_TASK_: An exact transcription of all the data is required.

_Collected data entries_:
++++++
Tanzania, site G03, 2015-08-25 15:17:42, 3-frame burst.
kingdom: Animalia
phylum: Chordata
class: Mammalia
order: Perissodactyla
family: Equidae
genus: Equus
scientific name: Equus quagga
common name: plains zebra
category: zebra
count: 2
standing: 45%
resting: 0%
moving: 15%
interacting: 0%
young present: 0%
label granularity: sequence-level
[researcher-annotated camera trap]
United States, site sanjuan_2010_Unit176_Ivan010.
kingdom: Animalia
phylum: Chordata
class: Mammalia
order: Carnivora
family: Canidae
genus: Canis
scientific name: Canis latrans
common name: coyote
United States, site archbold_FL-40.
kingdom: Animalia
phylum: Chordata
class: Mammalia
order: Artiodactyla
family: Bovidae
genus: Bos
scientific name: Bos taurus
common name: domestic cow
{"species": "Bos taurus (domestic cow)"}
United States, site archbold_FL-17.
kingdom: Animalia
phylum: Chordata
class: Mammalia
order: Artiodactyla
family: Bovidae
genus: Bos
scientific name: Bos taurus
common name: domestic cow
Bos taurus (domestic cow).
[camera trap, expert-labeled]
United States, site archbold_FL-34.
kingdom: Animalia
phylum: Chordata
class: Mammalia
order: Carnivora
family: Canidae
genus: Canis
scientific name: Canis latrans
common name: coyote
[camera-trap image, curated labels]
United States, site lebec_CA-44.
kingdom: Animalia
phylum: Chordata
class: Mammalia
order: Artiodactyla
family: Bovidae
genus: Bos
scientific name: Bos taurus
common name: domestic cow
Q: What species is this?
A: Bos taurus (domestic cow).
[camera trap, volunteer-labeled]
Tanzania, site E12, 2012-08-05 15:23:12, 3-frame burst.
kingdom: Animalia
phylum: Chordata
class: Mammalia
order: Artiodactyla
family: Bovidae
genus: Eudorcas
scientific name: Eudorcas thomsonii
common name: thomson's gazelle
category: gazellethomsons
++++++
_ANSWER TO THIS PROBLEM_:
Tanzania, site G03, 2015-08-25 15:17:42, 3-frame burst.
kingdom: Animalia
phylum: Chordata
class: Mammalia
order: Perissodactyla
family: Equidae
genus: Equus
scientific name: Equus quagga
common name: plains zebra
category: zebra
count: 2
standing: 45%
resting: 0%
moving: 15%
interacting: 0%
young present: 0%
label granularity: sequence-level
[researcher-annotated camera trap]
United States, site sanjuan_2010_Unit176_Ivan010.
kingdom: Animalia
phylum: Chordata
class: Mammalia
order: Carnivora
family: Canidae
genus: Canis
scientific name: Canis latrans
common name: coyote
United States, site archbold_FL-40.
kingdom: Animalia
phylum: Chordata
class: Mammalia
order: Artiodactyla
family: Bovidae
genus: Bos
scientific name: Bos taurus
common name: domestic cow
{"species": "Bos taurus (domestic cow)"}
United States, site archbold_FL-17.
kingdom: Animalia
phylum: Chordata
class: Mammalia
order: Artiodactyla
family: Bovidae
genus: Bos
scientific name: Bos taurus
common name: domestic cow
Bos taurus (domestic cow).
[camera trap, expert-labeled]
United States, site archbold_FL-34.
kingdom: Animalia
phylum: Chordata
class: Mammalia
order: Carnivora
family: Canidae
genus: Canis
scientific name: Canis latrans
common name: coyote
[camera-trap image, curated labels]
United States, site lebec_CA-44.
kingdom: Animalia
phylum: Chordata
class: Mammalia
order: Artiodactyla
family: Bovidae
genus: Bos
scientific name: Bos taurus
common name: domestic cow
Q: What species is this?
A: Bos taurus (domestic cow).
[camera trap, volunteer-labeled]
Tanzania, site E12, 2012-08-05 15:23:12, 3-frame burst.
kingdom: Animalia
phylum: Chordata
class: Mammalia
order: Artiodactyla
family: Bovidae
genus: Eudorcas
scientific name: Eudorcas thomsonii
common name: thomson's gazelle
category: gazellethomsons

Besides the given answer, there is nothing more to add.